5. Future work will expand the dataset by incorporating wheat samples of different batches, cultivars, harvest years, and storage regions, as well as naturally contaminated grain samples acquired by diverse imaging devices, to comprehensively validate model generalization. Key wavelength selection, informative spectral feature migration for compact multispectral systems, model lightweighting, accelerated registration algorithms, and online workflow optimization can effectively improve imaging efficiency and industrial practicability [39,40,41]. Beyond engineering deployment, integrating prior knowledge of storage conditions and fungal growth mechanisms with causal explanation methods may further improve the biological plausibility, interpretability, and cross-scenario transferability of model predictions [42,43].

5. Conclusions

This study proposes a weakly supervised local cross-modal discrimination framework based on paired single-kernel RGB–HSI data for non-destructive single-kernel mold-risk grading in wheat. Because continuous non-destructive imaging and destructive microbiological testing cannot be repeatedly performed on the same physical kernel, an A/B dynamic parallel experimental design was established. Fungal spore-count grades from the destructive reference group were transferred to time-matched imaging samples as weak proxy labels for modeling progressive mold severity. A standardized preprocessing pipeline, including single-kernel cropping, foreground segmentation, RGB–HSI registration, background suppression, and data packaging, was further developed to improve multimodal spatial correspondence and foreground-region constraints.
Based on this dataset, MFGF-Net was developed to integrate RGB phenotypic cues and HSI spectral responses through foreground-aware spectral recalibration, mask-guided local cross-modal interaction, and sample-level adaptive fusion. Spectral analyses of the A/B groups showed broadly consistent temporal evolution between the parallel groups, supporting the use of time-matched proxy labels. On the self-constructed wheat RGB–HSI dataset, MFGF-Net achieved an accuracy of 0.9689 ± 0.0225, a Macro-F1 score of 0.9698 ± 0.0221, and an MAE of 0.0593 ± 0.0429, outperforming traditional machine-learning methods, unimodal deep models, and representative multimodal fusion baselines.
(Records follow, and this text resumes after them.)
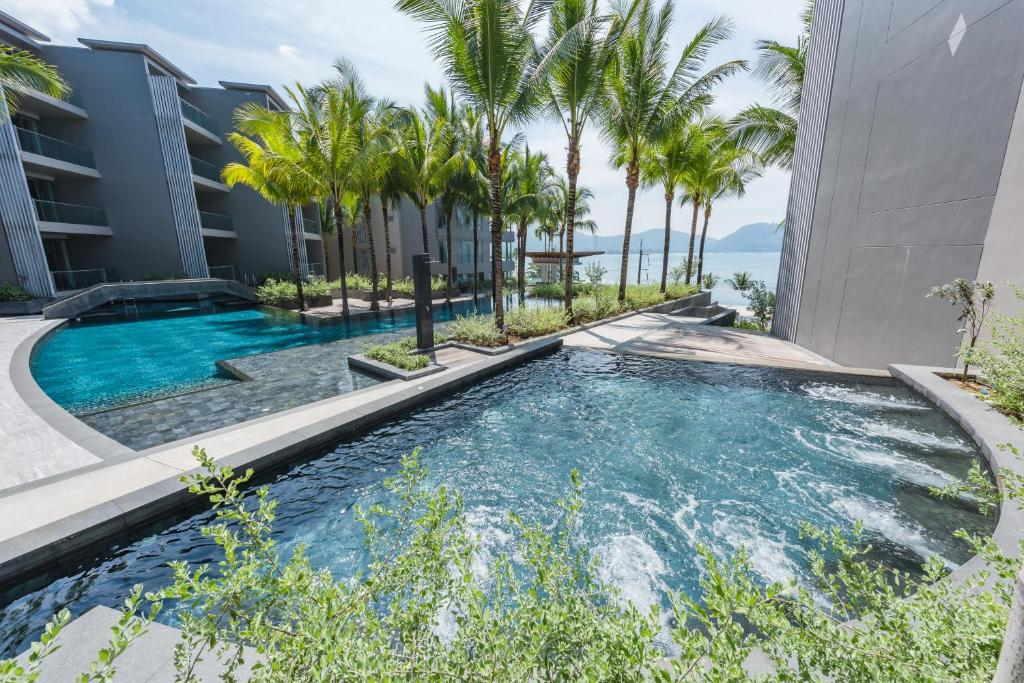 Ocean front Beach resort Phuket 15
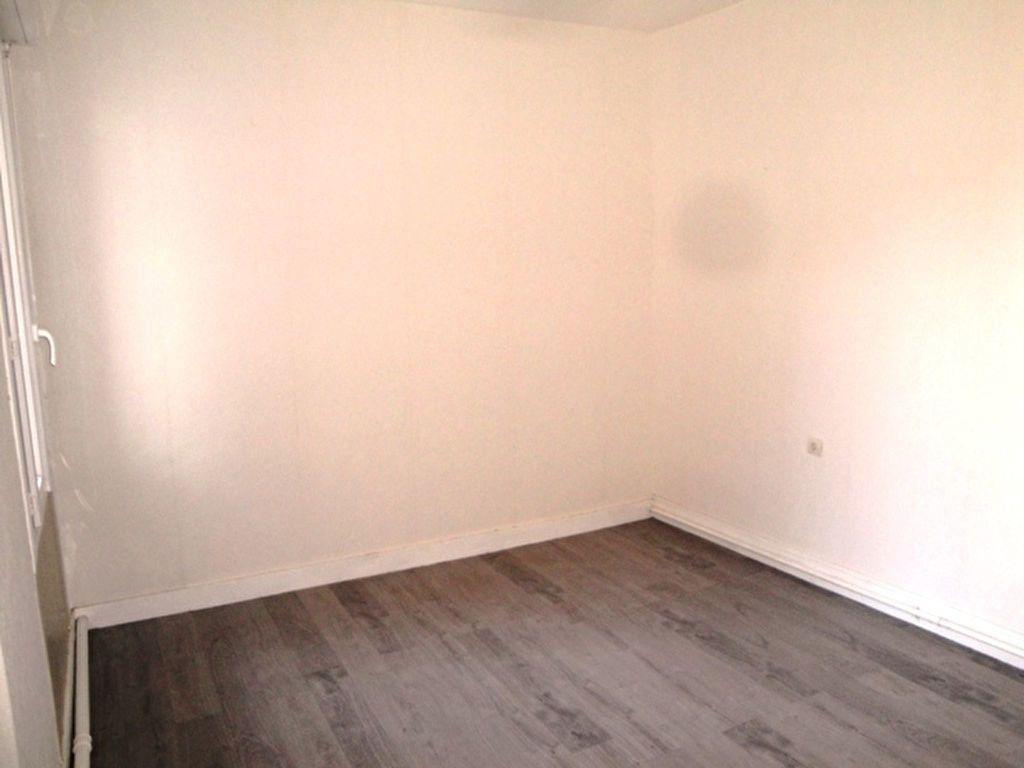 Maison à louer 3 59m2 à Toury vignette-3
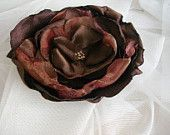Rolled Fabric Flowers, Fabric Roses, How To Make Headbands, Blouse And Skirt, Flower Applique, Flower Crafts, Owls, Hair Pins, Hand Sewing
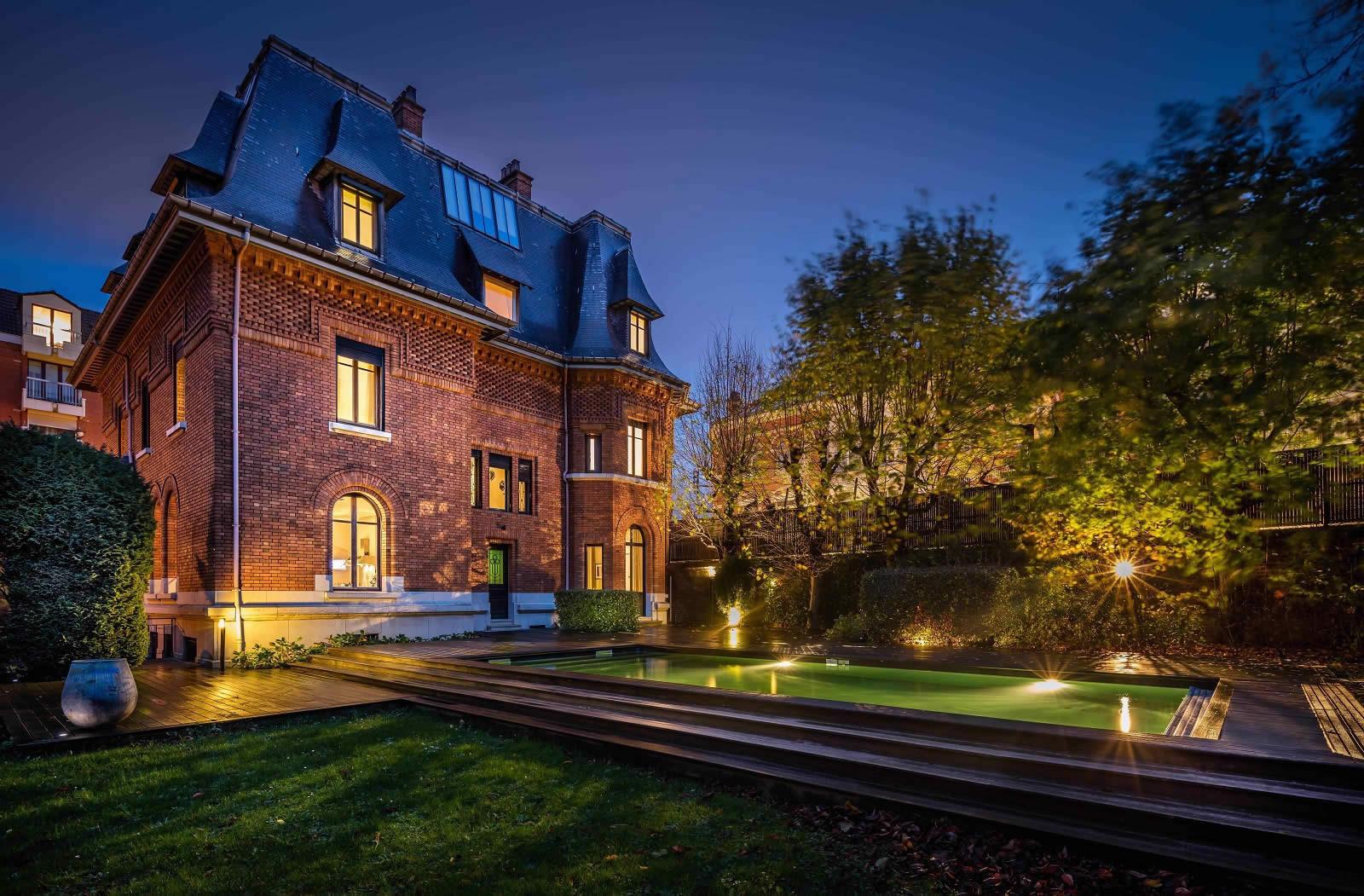 maison-hote-luxe-a-vendre-10-chambres-cheminee-piscine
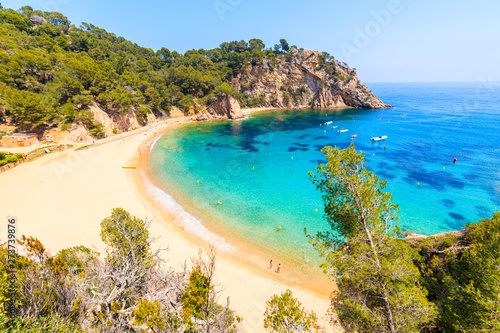 Photo Couple of people on Cala Giverola, most beautiful beach on Costa Brava, Spain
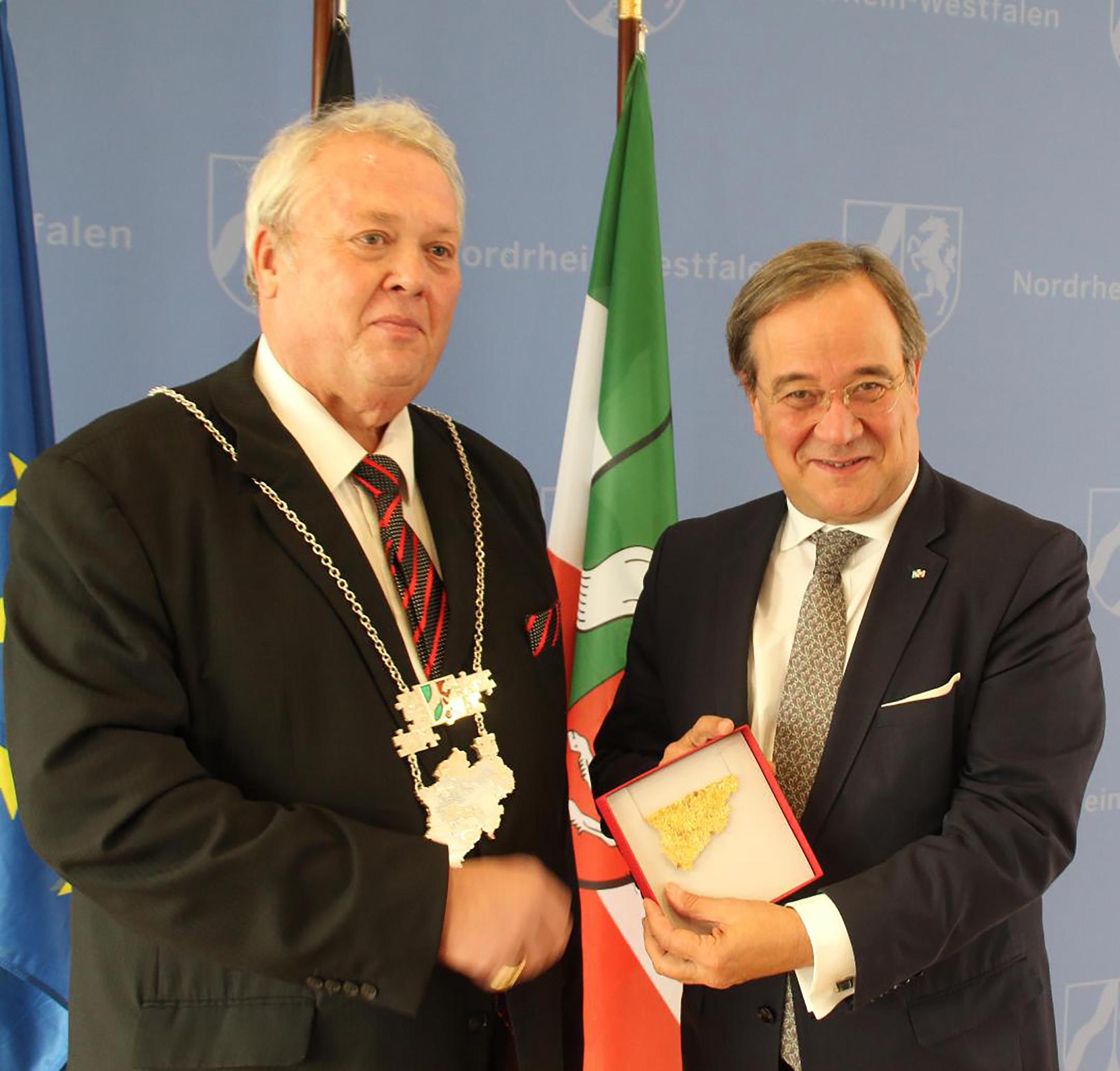 Goldschmiedemeister, Landesinnungsmeister NRW Ministerpräsident Armin Laschet LIV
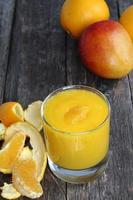 sinaasappel- en mangosmoothie. foto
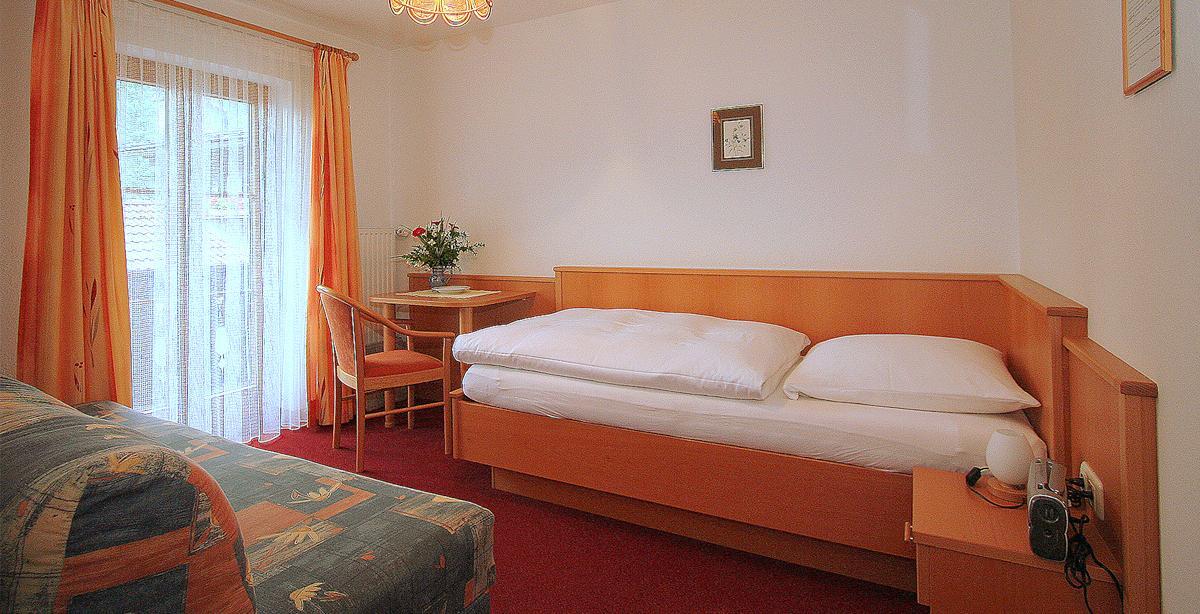 Gaestehaus-Edelweissstueberl_Einzelzimmer.jpg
Ablation experiments further indicated that the performance improvement was attributed to the combined effects of foreground constraints, spectral recalibration, local cross-modal fusion, and adaptive feature weighting.
Several limitations should be acknowledged in this study. The dataset was collected from a single experimental batch under controlled laboratory incubation conditions, which may not fully represent the biological, cultivar, geographic, and environmental variability of practical granary storage. In addition, the proxy labels were derived from time-matched destructive microbiological references rather than direct kernel-level measurements, introducing label uncertainty, particularly in advanced mold stages with stronger inter-kernel heterogeneity. External validation on independent large-scale datasets from diverse storage environments is still required. From a practical perspective, the current RGB–HSI workflow requires paired imaging hardware, stable illumination, wavelength calibration, single-kernel localization, foreground segmentation, and RGB–HSI registration; therefore, the proposed framework is currently more suitable for laboratory-based application, while future industrial deployment will require compact spectral imaging systems, faster preprocessing workflows, and lightweight models.
Future work should focus on expanding the dataset to cover different wheat varieties, harvest seasons, storage conditions, and imaging devices; incorporating uncertainty-aware learning or soft-label learning to reduce weak-label noise; selecting key spectral bands for compact multispectral implementation; and improving model lightweighting and online deployment capabilities for practical grain storage monitoring.

Author Contributions

Conceptualization, L.X., S.W. and L.N.; methodology, L.X.; software, L.X.; validation, L.X., S.W. and L.N.; formal analysis, L.X., S.W. and L.N.; investigation, L.X., S.W. and L.N.; resources, L.X. and S.W.; data curation, L.X. and S.W.; writing—original draft preparation, L.X. and S.W.; writing—review and editing, L.X.; visualization, L.X.; supervision, L.X.; project administration, L.X.; funding acquisition, L.X. All authors have read and agreed to the published version of the manuscript.

Funding

This research was funded by the 2026 Soft Science Project of the National Food and Strategic Reserves Administration, under the project “Practical Research on the Digital and Intelligent Transformation of Grain Depot Reserve Management Based on Large Language Models and Agent Technology”, grant number GLRKX2026007; the National Natural Science Foundation of China, grant number 62271191; and the Key Research and Development Program of Henan Province, grant number 241111211100.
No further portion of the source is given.